The Rest is Riddles

Chapter 19: The Fallen City

As if to add insult to injury, the mirror continued to show her the destruction of the Lanskoye villagers. Dazed, despairing, Jane could only watch as the sudok slaughtered commoners and soldiers, riders and children.

Her eyes ran with tears, and still the images came—sudok decapitated riders, devoured flesh. Their claws and tongues ran with blood, their lethal fangs were steeped in it. Any normal predator would have been satiated, but the slaughter seemed to galvanize the sudok further. They didn’t slow down after eating—didn’t fall into contented sleep.

They kept going.

They hurried along the path toward Dalnushka, teeth gleaming, eyes glowing, legs pounding the earth. Occasionally, one pawed at the ground, only to unleash a shriek of frustration as its claws met rock. Had Jane not been numb with horror, she might have wondered what they were trying to do.

As the fortress came into view, the sudok slowed. They prowled, forked tongues testing the air, but they seemed reluctant to touch the gray walls. One sudok—a massive beast with blood-streaked haunches—extended a snout to probe the fortress walls—

—and crumbled to dust as its snout made contact.

The sudok screamed in rage—shrill, lancing cries that sent birds scattering from the canopy. The magic mirror shivered and bucked. Jane’s hands flew up to shield her ears, but still she could hear it—the sudok seemed to tear the air to pieces with their cries. They screamed and screamed, pacing the bounds of the fortress, digging their claws into the earth in agitation.
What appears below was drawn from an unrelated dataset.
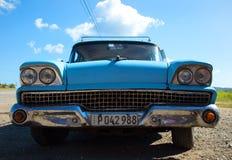 Голубой винтажный автомобиль в Кубе стоковые изображения rf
As one, the sudok stopped screaming. They turned.

A man strode from the forest. Long robes billowed around a tall, cruel figure with hair like shadows. His face caught the light, and Jane swallowed.


“You will not get in there yet,” Zakhar murmured. “Patience… that is key. We won’t get in without the ancient words, and that spell is still several hours away… but when it gets here, Dalnushka will be yours.”

He smiled up at the fortress. Jane felt sick. She recognized the look in his eyes. It was the look of someone who believed everything in the world should belong to him.

Behind her, the door swung open.

Jane turned. Nikolay, it seemed, had found her — perhaps Kir had asked him to look for her when she never showed up to morning practice. He strode into the room, but stopped dead at the sight of the mirror.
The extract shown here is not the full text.